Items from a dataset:

*-*-*

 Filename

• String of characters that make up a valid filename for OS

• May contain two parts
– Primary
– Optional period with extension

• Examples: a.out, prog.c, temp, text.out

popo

*-*-*

■ **ACTION ITEM**
Every record must be given again exactly as it was written.

■ **FINAL ANSWER**
 Filename

• String of characters that make up a valid filename for OS

• May contain two parts
– Primary
– Optional period with extension

• Examples: a.out, prog.c, temp, text.out

popo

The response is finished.